Golden Tree Bailing on Postmedia
The word on
the street this week is that Golden Tree Asset Management, the hedge fund that owns
a big stake in Postmedia wants to sell its share. This doesn’t seem like a good sign for
Postmedia, the National Post or the affiliated papers. Selling the shares probably indicates that Golden
Tree is trying to monetize what it can, before bankruptcy. Shareholders come behind bondholders and
other debtors in a bankruptcy proceeding, so it’s better for them to extract
some value now, rather than get caught holding the empty bag, come Chapter 11
(or whatever legal phrase applies in Canada).
Print media
is in trouble all over. For example,
Britain’s Independent is now independent of its paper edition, falling back on a
web only, in the past month or so. But
Postmedia is a special case. It has huge
debts (half a billion dollars plus), and it is doubtful whether restructuring
will ever be sufficient to generate the sort of cash flow needed to keep it afloat
for long.
There is a
certain irony there. The National Post
has made a living (such as it was, as there were very few profitable years)

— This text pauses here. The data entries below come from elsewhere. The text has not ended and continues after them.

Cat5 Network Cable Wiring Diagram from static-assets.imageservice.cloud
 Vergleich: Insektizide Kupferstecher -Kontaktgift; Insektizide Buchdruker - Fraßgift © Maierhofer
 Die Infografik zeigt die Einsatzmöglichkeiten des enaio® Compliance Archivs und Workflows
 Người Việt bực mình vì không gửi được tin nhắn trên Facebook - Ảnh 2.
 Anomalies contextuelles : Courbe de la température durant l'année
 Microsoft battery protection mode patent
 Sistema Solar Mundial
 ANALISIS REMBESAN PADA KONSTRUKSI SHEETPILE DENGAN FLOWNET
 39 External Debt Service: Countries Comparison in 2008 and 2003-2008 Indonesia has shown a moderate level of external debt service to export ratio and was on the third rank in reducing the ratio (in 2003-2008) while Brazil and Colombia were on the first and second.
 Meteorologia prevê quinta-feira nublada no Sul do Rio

scolding governments and the general public for their profligate ways, in terms
of debt. Meanwhile, management buyouts,
takeovers and related shenanigans resulted in the company being saddled with a huge
and impossible debt.
So what
will the result be? I hope that the
local papers can be saved (or re-booted) by local people. There are a lot of big cities that will be
without a daily paper, if and when Postmedia folds, otherwise. That would be a shame. There is still a lot of good in the local newspaper
concept.
I will
continue to get the local (Edmonton Journal) Postmedia paper, even though the
political cartoonist’s anti-Notley and anti-Trudeau ways can grate on me, until
it goes away. If a new Journal rises
from the ashes, I will probably give it a try.
I suppose that we will find out, one way or another, pretty soon.